* _EXERCISE DETAILS_
Pick out the lines below that include the string "Tanzania".

* _ENTRIES SUPPLIED_

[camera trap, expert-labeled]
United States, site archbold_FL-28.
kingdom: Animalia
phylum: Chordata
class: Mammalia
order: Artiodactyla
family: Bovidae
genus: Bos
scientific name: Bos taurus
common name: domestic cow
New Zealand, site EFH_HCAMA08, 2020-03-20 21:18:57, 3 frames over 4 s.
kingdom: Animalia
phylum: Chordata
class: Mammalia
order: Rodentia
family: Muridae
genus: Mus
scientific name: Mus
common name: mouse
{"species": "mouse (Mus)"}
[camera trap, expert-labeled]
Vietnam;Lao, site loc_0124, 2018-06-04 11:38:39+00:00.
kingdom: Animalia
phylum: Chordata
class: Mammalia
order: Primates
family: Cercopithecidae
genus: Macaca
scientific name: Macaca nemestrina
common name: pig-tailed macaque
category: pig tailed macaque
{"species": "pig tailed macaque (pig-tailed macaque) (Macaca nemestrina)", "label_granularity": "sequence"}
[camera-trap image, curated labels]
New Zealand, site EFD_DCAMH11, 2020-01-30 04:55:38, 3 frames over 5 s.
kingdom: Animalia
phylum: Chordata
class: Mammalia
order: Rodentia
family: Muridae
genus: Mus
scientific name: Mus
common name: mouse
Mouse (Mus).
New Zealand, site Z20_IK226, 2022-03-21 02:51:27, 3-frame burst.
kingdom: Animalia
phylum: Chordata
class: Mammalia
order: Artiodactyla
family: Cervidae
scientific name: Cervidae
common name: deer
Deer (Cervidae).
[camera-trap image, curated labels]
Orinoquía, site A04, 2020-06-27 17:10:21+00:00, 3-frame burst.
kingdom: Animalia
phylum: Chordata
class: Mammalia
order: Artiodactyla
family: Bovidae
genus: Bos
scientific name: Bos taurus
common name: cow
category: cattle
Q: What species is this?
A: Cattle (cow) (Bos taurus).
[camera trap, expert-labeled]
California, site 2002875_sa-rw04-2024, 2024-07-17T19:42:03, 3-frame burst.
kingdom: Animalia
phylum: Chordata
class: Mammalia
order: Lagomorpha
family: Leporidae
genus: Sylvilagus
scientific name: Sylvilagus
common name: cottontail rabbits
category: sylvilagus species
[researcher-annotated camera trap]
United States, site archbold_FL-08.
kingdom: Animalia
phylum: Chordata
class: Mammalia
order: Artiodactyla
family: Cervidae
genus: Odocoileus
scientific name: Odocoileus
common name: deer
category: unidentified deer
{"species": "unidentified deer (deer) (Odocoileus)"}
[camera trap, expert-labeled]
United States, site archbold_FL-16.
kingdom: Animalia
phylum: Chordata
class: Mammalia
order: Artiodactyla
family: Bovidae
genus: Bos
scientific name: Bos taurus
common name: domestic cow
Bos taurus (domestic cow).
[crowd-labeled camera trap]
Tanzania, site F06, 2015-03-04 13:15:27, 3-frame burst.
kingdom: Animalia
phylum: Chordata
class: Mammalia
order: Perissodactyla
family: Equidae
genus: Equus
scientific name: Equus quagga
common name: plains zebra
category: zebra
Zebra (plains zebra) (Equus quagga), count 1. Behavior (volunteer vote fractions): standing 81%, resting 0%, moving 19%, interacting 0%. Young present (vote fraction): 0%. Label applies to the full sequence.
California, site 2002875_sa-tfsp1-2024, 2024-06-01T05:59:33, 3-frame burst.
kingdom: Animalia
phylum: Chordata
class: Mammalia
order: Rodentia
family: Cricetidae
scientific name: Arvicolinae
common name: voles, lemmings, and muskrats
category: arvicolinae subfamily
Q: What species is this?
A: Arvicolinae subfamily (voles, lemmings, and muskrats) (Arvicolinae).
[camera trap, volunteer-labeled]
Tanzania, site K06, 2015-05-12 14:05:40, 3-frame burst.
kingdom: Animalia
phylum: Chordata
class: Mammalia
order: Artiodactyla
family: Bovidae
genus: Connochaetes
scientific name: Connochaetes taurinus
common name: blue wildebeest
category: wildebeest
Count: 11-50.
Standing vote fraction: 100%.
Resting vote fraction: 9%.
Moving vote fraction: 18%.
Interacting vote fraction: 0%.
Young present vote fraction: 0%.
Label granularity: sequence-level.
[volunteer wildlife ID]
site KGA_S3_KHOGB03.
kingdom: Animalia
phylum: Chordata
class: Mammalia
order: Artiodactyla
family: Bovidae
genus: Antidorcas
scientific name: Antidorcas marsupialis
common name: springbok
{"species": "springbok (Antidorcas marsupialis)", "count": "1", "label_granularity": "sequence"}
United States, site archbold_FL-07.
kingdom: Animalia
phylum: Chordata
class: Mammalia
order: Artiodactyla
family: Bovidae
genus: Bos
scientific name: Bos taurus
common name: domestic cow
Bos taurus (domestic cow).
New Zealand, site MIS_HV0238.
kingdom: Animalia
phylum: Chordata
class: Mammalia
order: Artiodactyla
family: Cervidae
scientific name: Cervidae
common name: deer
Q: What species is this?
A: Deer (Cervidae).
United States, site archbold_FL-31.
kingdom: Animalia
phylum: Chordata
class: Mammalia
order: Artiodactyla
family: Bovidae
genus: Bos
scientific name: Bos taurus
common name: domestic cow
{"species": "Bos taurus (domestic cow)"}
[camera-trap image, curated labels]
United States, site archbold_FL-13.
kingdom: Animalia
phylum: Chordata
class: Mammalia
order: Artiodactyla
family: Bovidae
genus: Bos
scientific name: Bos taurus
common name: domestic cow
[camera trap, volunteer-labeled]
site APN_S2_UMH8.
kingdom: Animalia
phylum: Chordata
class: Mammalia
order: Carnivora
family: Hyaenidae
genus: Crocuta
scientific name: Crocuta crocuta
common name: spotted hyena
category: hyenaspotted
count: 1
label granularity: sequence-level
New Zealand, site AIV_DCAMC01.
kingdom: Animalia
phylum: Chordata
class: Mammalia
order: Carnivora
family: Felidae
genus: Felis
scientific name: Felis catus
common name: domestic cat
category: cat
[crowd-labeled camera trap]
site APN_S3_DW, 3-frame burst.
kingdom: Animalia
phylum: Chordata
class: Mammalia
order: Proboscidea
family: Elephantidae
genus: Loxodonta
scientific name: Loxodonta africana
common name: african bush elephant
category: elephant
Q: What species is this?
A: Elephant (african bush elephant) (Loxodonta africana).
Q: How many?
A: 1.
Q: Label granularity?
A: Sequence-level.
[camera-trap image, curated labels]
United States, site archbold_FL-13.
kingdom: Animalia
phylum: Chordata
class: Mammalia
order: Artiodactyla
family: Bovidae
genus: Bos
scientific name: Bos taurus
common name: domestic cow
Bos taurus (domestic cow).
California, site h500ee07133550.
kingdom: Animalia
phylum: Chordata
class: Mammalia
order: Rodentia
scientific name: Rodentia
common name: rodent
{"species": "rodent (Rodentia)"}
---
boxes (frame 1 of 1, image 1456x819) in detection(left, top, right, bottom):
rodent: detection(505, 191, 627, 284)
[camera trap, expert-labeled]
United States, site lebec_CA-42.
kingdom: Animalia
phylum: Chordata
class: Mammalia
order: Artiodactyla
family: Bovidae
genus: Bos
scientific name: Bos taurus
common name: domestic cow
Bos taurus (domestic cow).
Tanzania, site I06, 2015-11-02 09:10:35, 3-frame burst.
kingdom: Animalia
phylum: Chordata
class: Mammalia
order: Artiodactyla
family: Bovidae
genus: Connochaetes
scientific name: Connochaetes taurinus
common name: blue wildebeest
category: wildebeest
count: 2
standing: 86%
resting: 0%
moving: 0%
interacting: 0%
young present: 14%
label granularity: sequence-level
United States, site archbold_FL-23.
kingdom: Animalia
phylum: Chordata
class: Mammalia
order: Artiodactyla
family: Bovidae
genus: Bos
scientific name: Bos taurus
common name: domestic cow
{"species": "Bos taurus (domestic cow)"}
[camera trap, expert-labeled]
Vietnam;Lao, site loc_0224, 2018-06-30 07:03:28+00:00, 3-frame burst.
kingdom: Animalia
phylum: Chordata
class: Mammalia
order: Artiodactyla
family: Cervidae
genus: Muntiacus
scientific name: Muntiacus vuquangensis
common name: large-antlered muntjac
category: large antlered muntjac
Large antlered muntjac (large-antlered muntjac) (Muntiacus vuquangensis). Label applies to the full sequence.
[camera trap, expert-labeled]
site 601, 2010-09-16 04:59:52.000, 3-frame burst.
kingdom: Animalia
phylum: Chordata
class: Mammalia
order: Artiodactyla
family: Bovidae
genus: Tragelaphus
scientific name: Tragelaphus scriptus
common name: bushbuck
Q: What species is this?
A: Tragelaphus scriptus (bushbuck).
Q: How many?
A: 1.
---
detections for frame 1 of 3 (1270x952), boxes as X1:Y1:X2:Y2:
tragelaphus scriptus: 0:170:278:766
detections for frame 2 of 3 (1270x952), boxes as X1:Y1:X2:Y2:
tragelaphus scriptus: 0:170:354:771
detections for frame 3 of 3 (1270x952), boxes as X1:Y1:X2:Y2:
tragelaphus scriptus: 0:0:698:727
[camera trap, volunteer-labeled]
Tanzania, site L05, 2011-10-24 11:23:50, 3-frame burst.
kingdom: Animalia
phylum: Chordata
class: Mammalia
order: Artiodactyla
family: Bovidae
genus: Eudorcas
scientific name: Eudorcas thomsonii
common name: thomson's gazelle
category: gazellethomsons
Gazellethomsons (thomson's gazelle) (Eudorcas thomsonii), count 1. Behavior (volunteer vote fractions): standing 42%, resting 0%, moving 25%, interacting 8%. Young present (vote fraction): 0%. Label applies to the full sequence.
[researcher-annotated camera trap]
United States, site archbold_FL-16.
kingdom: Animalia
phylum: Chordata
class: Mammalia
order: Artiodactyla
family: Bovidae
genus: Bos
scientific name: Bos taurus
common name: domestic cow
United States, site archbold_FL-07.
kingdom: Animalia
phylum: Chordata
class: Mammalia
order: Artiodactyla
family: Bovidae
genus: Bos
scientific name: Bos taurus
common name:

* _RESPONSE AREA_
Tanzania, site F06, 2015-03-04 13:15:27, 3-frame burst.
Tanzania, site K06, 2015-05-12 14:05:40, 3-frame burst.
Tanzania, site I06, 2015-11-02 09:10:35, 3-frame burst.
Tanzania, site L05, 2011-10-24 11:23:50, 3-frame burst.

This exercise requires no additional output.